Work request:
Answer from the page on research and personal projects:
1. In what field is the writer's academic background?
2. Which two national family histories does the writer expect to document?
3. Through which two places does the migration research named on the page pass?

Passage to read:
───
Researching, building, writing, and learning
Not everything worth doing results in making money.
Some projects begin with a practical problem. Others begin with an old family story, a piece of music, a photograph, a half-finished idea, or the simple desire to understand how something works.
This page is a home for those interests: genealogy, philosophy, writing, miniature book nooks, guitar and music, fly fishing, golf, local history, and the many smaller projects that grow out of curiosity.
Over time, I will use this part of the site to document what I am researching, making, learning, and occasionally getting wrong before I get it right.

Research and ideas
Genealogy and family history
Genealogy is one of the places where historical research becomes deeply personal.
I am especially interested in difficult cases: people who changed names, crossed borders, disappeared from the record, were adopted, moved between communities, or left behind family stories that do not quite match the available evidence.
The work often involves assembling a life from fragments:
- Census records
- Birth and death certificates
- Church registers
- Newspapers
- City directories
- Military records
- Probate files
- Maps
- DNA evidence
- Oral history
What interests me most is not merely identifying names and dates. It is understanding how people moved through the world, why families made certain choices, and how stories change as they are passed from one generation to the next.
Some of the research I expect to document here includes Swedish and Norwegian family history, migration through Chicago and Wisconsin, adoption and orphan-placement stories, and the challenge of separating family memory from historical fact.
Philosophy and practical reasoning
My academic background is in philosophy, and I continue to be interested in questions about knowledge, evidence, explanation, language, and reasoning.
Philosophy is often treated as something remote from ordinary life. I have found that the opposite is true. The habits of philosophy are useful whenever a problem is poorly defined, the evidence is incomplete, or several possible explanations compete with each other for plausibility.
───
Information:
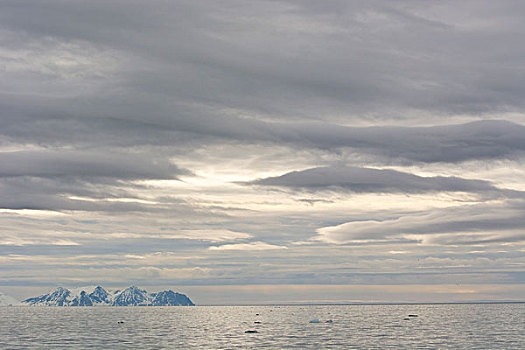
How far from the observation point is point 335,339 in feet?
559

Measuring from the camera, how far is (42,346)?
151 metres

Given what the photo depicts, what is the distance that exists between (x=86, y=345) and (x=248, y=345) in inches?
1579

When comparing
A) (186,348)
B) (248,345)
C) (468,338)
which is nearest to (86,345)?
(186,348)

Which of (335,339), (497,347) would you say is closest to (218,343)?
(335,339)

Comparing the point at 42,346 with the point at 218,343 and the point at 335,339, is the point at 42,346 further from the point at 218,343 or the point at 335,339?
the point at 335,339

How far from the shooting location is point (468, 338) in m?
175

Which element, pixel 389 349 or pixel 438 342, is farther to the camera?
pixel 438 342

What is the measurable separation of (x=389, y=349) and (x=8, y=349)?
88.8 metres

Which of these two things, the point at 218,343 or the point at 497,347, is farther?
the point at 218,343

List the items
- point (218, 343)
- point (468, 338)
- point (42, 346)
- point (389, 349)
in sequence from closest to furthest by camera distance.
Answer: point (389, 349)
point (42, 346)
point (218, 343)
point (468, 338)

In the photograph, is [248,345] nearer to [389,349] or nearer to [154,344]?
[154,344]

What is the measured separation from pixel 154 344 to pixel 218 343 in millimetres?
16793

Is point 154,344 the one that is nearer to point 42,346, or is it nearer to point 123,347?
point 123,347

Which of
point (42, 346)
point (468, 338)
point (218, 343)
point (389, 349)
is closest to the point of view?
point (389, 349)
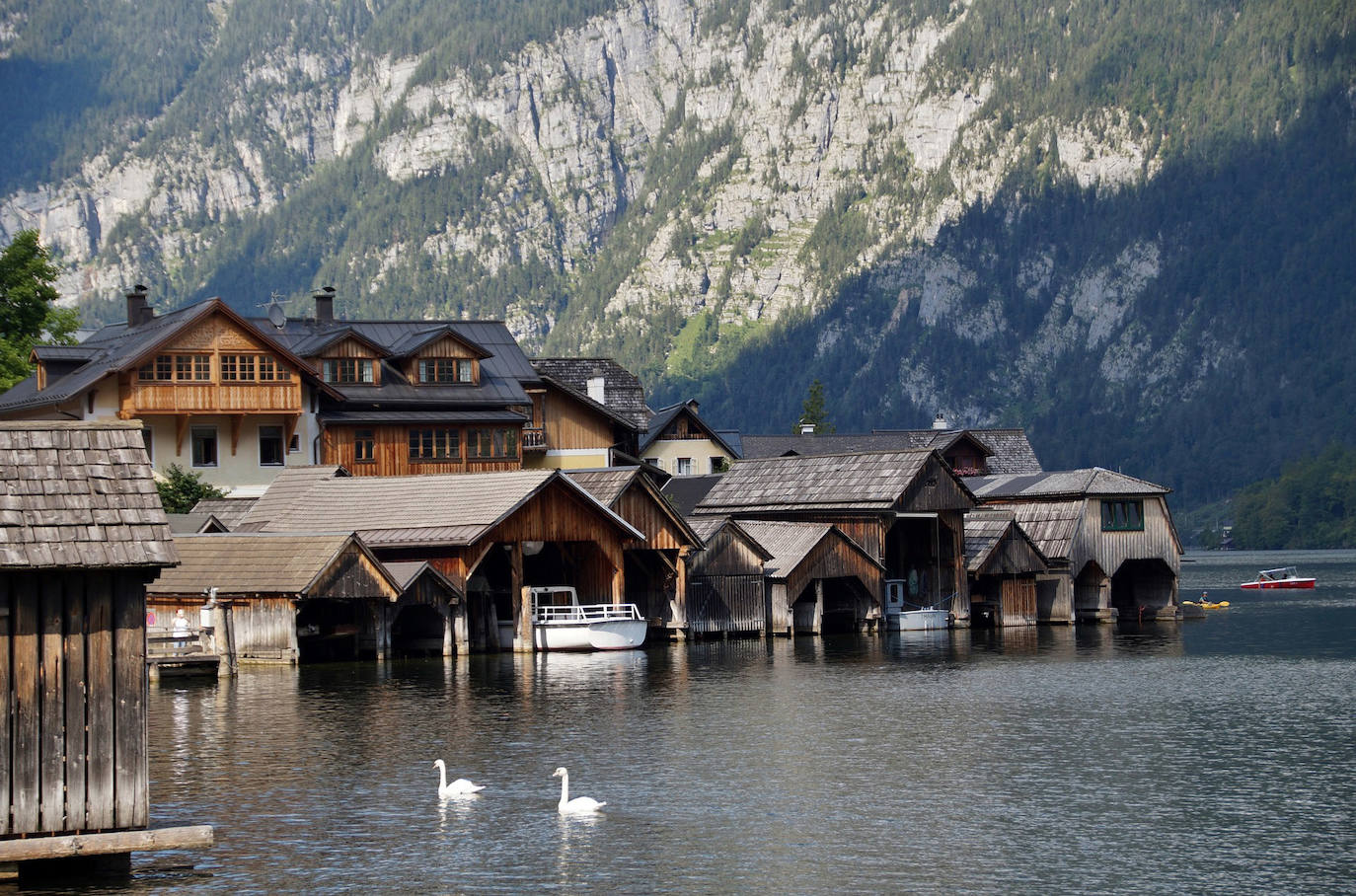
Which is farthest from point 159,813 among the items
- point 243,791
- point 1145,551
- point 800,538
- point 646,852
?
point 1145,551

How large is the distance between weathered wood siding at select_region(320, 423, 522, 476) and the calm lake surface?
30009 mm

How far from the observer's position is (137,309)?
103m

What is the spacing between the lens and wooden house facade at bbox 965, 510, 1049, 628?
8975 centimetres

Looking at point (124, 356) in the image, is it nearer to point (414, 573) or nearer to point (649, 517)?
point (414, 573)

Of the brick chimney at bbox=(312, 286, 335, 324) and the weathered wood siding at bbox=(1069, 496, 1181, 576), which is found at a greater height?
the brick chimney at bbox=(312, 286, 335, 324)

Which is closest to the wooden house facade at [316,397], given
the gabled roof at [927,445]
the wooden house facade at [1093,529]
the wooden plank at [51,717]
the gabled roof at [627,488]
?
the gabled roof at [627,488]

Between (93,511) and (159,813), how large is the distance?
9.85 meters

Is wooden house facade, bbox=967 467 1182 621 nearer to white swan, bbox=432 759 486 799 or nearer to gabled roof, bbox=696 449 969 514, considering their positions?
gabled roof, bbox=696 449 969 514

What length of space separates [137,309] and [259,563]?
41319 mm

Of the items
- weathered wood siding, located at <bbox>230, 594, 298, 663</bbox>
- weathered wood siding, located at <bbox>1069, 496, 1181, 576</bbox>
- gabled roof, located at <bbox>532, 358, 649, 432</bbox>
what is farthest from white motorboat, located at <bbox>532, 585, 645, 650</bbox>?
gabled roof, located at <bbox>532, 358, 649, 432</bbox>

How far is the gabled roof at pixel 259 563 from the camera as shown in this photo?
213 ft

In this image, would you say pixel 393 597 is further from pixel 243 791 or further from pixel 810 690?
pixel 243 791

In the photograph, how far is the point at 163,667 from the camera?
64.7 metres

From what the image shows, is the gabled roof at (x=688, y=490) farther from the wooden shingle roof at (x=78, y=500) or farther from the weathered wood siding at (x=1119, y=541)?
the wooden shingle roof at (x=78, y=500)
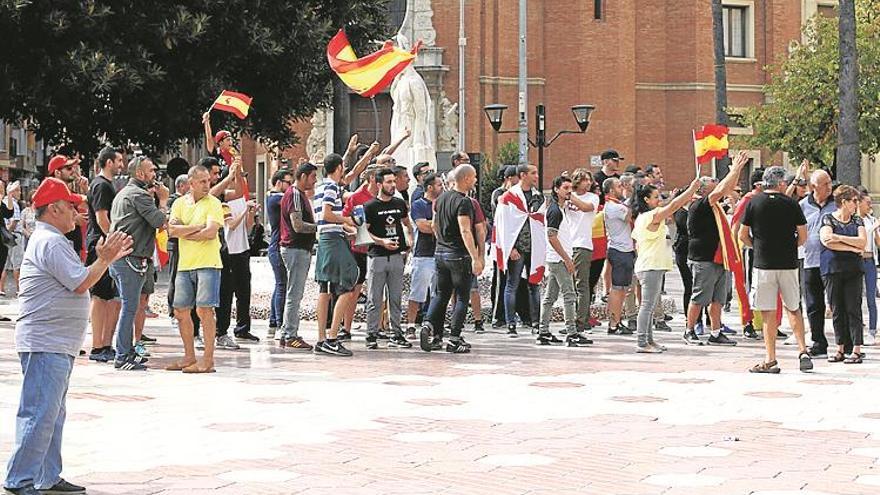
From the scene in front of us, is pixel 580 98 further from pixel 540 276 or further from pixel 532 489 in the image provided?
pixel 532 489

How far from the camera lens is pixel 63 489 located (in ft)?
24.8

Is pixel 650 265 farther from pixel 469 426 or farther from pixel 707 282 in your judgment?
pixel 469 426

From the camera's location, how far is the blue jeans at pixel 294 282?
14.9 m

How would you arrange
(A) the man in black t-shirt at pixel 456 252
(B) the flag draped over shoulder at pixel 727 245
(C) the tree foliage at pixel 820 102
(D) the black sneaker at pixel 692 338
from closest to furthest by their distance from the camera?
1. (A) the man in black t-shirt at pixel 456 252
2. (B) the flag draped over shoulder at pixel 727 245
3. (D) the black sneaker at pixel 692 338
4. (C) the tree foliage at pixel 820 102

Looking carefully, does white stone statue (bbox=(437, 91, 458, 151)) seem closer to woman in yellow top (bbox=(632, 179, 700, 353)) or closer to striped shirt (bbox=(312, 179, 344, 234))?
woman in yellow top (bbox=(632, 179, 700, 353))

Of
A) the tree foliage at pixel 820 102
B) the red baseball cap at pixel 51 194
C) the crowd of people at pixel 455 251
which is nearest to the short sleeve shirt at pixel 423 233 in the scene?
the crowd of people at pixel 455 251

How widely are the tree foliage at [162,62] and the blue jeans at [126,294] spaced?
11102 millimetres

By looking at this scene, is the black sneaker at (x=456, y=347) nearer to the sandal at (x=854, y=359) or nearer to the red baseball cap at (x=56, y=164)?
the sandal at (x=854, y=359)

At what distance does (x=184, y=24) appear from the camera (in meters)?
24.6

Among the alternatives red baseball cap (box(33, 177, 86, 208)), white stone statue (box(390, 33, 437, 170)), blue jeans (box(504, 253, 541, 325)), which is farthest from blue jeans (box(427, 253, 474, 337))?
white stone statue (box(390, 33, 437, 170))

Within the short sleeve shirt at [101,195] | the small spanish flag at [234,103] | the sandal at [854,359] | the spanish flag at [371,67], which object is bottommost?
the sandal at [854,359]

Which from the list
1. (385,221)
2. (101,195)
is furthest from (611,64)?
(101,195)

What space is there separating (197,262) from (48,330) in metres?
5.47

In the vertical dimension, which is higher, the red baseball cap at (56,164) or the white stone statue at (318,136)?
the white stone statue at (318,136)
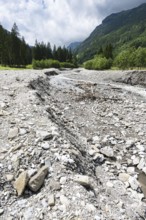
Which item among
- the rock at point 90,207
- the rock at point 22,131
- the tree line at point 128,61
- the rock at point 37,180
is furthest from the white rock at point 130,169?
the tree line at point 128,61

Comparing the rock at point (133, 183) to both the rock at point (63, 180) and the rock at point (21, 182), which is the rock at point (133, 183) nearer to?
the rock at point (63, 180)

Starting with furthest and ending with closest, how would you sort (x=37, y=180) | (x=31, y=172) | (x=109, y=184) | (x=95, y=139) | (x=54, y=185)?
(x=95, y=139) < (x=109, y=184) < (x=31, y=172) < (x=37, y=180) < (x=54, y=185)

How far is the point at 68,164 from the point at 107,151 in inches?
155

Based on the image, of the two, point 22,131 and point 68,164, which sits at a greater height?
point 22,131

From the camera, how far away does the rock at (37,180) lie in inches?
257

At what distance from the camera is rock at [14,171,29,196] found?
6469 millimetres

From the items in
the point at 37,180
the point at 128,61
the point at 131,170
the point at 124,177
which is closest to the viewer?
the point at 37,180

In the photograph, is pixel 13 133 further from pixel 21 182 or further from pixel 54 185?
pixel 54 185

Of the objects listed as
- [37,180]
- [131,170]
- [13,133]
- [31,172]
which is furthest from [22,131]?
[131,170]

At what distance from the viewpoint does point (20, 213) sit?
19.0 ft

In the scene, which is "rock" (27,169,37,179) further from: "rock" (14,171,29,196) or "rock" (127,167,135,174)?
"rock" (127,167,135,174)

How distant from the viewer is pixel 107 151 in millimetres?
10922

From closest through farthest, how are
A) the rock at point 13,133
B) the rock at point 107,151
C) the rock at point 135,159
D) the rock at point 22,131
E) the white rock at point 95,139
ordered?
the rock at point 13,133
the rock at point 22,131
the rock at point 135,159
the rock at point 107,151
the white rock at point 95,139

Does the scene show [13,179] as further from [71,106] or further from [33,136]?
[71,106]
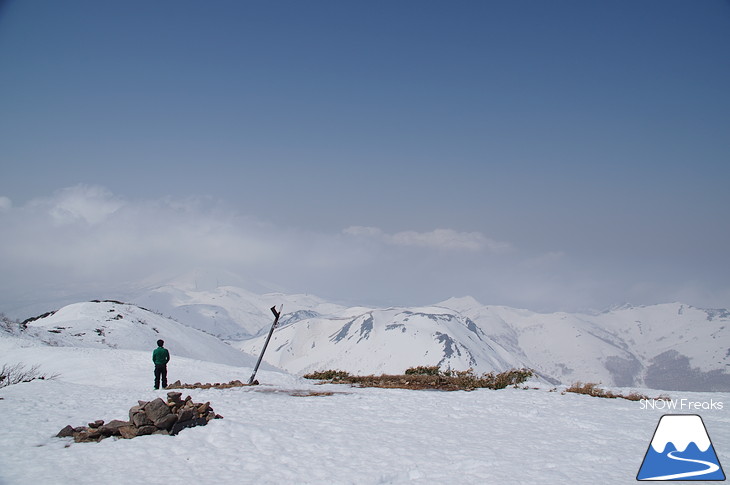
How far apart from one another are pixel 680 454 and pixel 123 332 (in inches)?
2049

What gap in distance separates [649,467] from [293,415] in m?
8.42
───
Output below:
1. Philosophy
2. Swedish and Norwegian
3. Chicago and Wisconsin